● **Problem to work on**
Retype the text of each row below word for word, without the pictures.

※

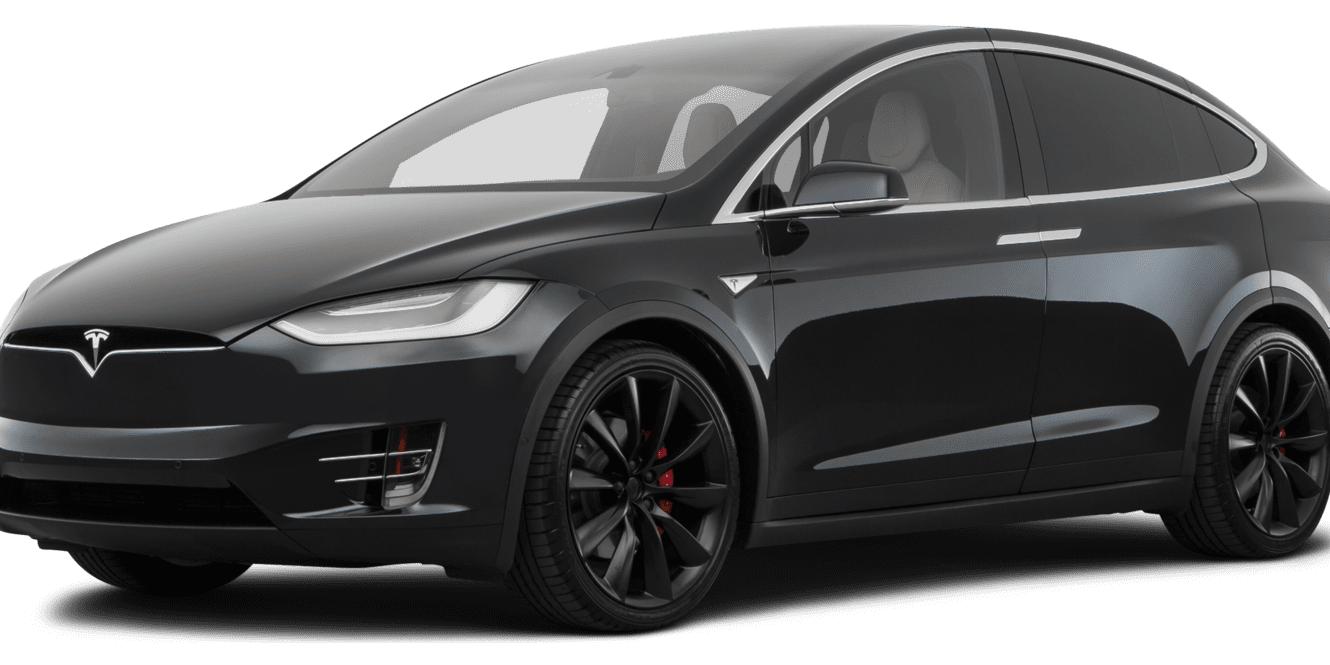 TESLA MODEL X 2018 5YJXCAE20JF088072 image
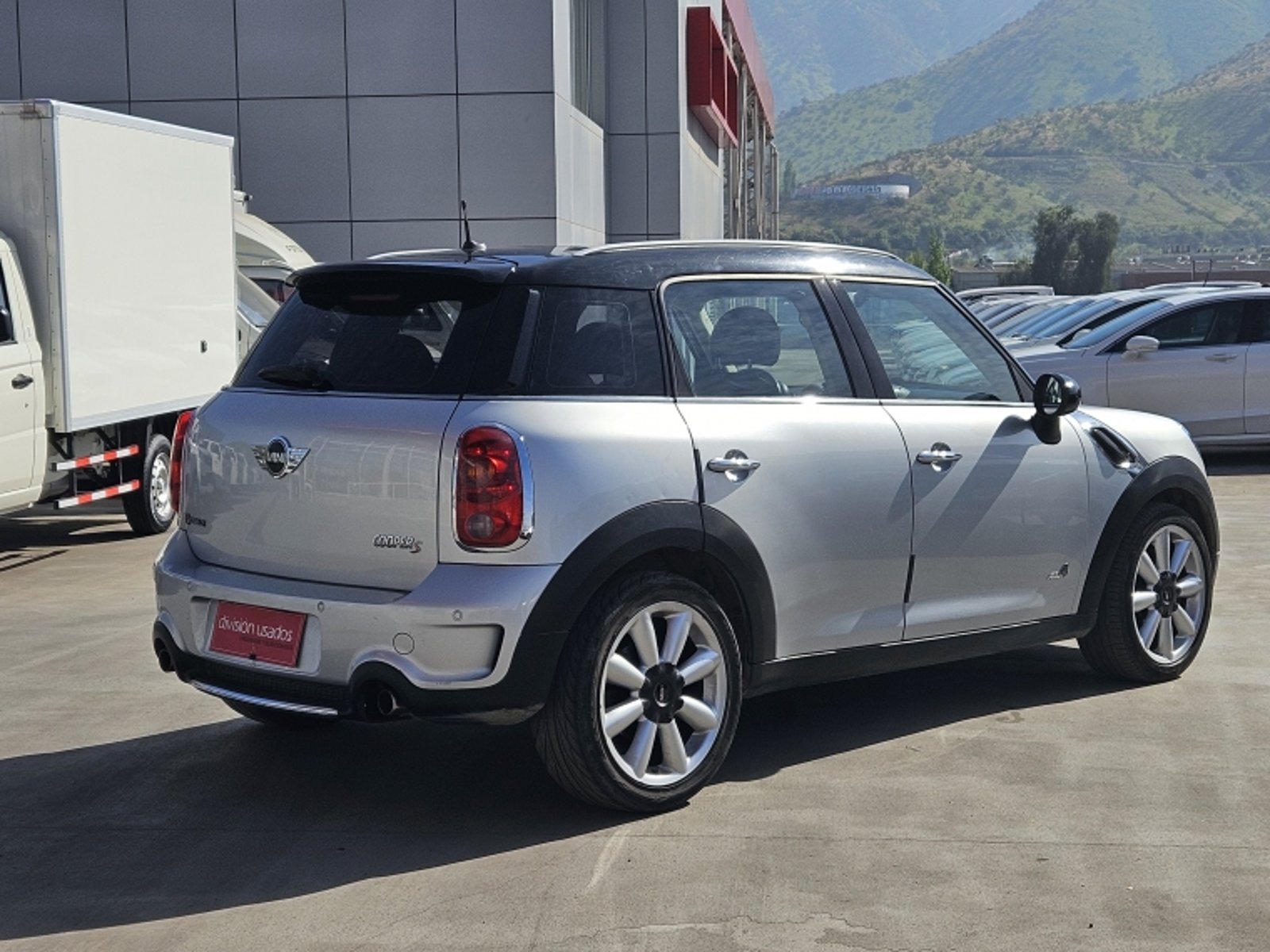 Mini Countryman Cooper S 2013 - Foto 5 de 17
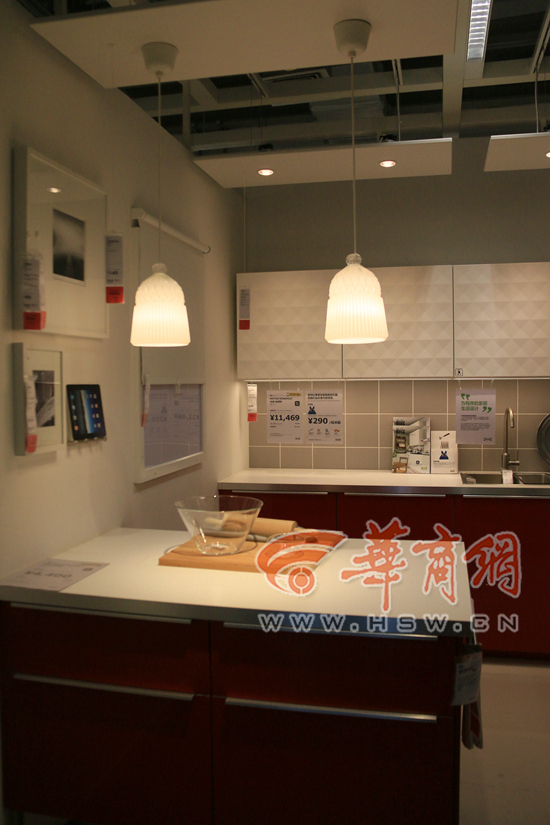 实拍宜家西安店43款灯 全LED灯寿命超白炽灯10倍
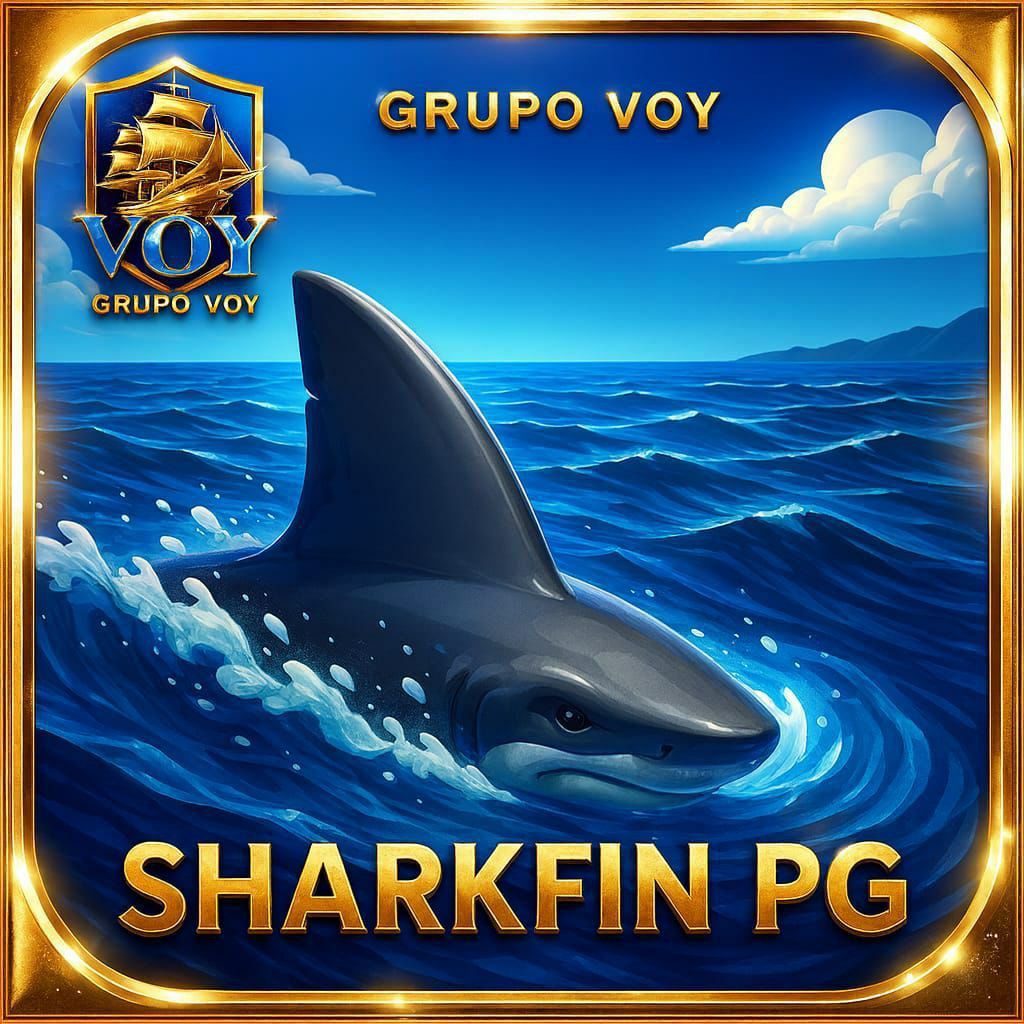Logo da VOY-SHARKFIN-PG.com
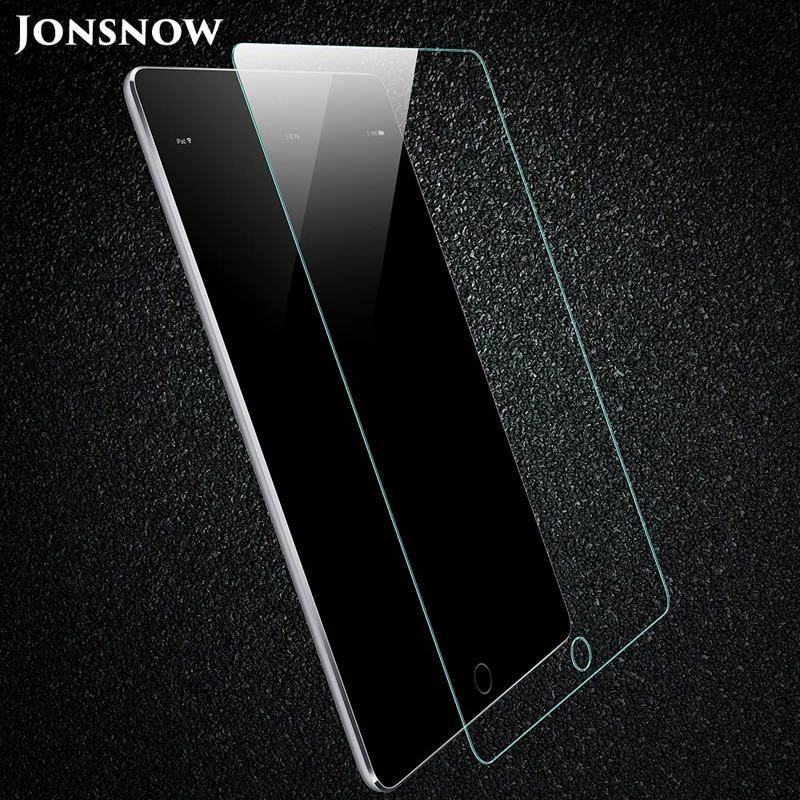 JONSNOW Tempered Glass for Apple iPad Pro 10.5 inch 9.7 inch 12.9 inch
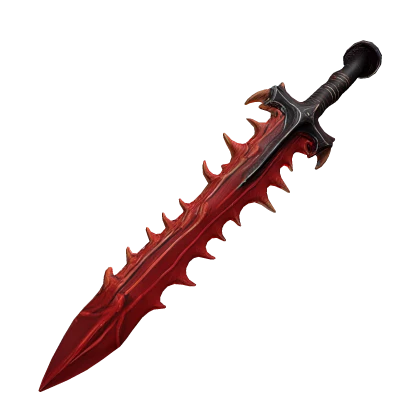 Dragon Bone Sword (Redder)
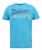 D555 Rushden Superior Printed T-Shirt Turquoise - Majice Kratkih Rukava - Muške Majice Kratkih Rukava Veliki Brojevi 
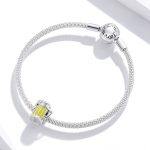 S925 Sterling Silber Bierkrug Perlen DIY Armband Halskette Zubehör – Bild 7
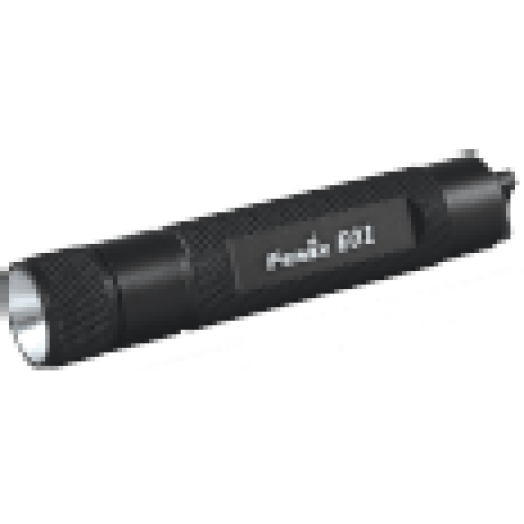 E01 Light LED Elemlámpa E01 fekete 13 lumen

※

● **Problem solution**
 TESLA MODEL X 2018 5YJXCAE20JF088072 image
 Mini Countryman Cooper S 2013 - Foto 5 de 17
 实拍宜家西安店43款灯 全LED灯寿命超白炽灯10倍
Logo da VOY-SHARKFIN-PG.com
 JONSNOW Tempered Glass for Apple iPad Pro 10.5 inch 9.7 inch 12.9 inch
 Dragon Bone Sword (Redder)
 D555 Rushden Superior Printed T-Shirt Turquoise - Majice Kratkih Rukava - Muške Majice Kratkih Rukava Veliki Brojevi 
 S925 Sterling Silber Bierkrug Perlen DIY Armband Halskette Zubehör – Bild 7
 E01 Light LED Elemlámpa E01 fekete 13 lumen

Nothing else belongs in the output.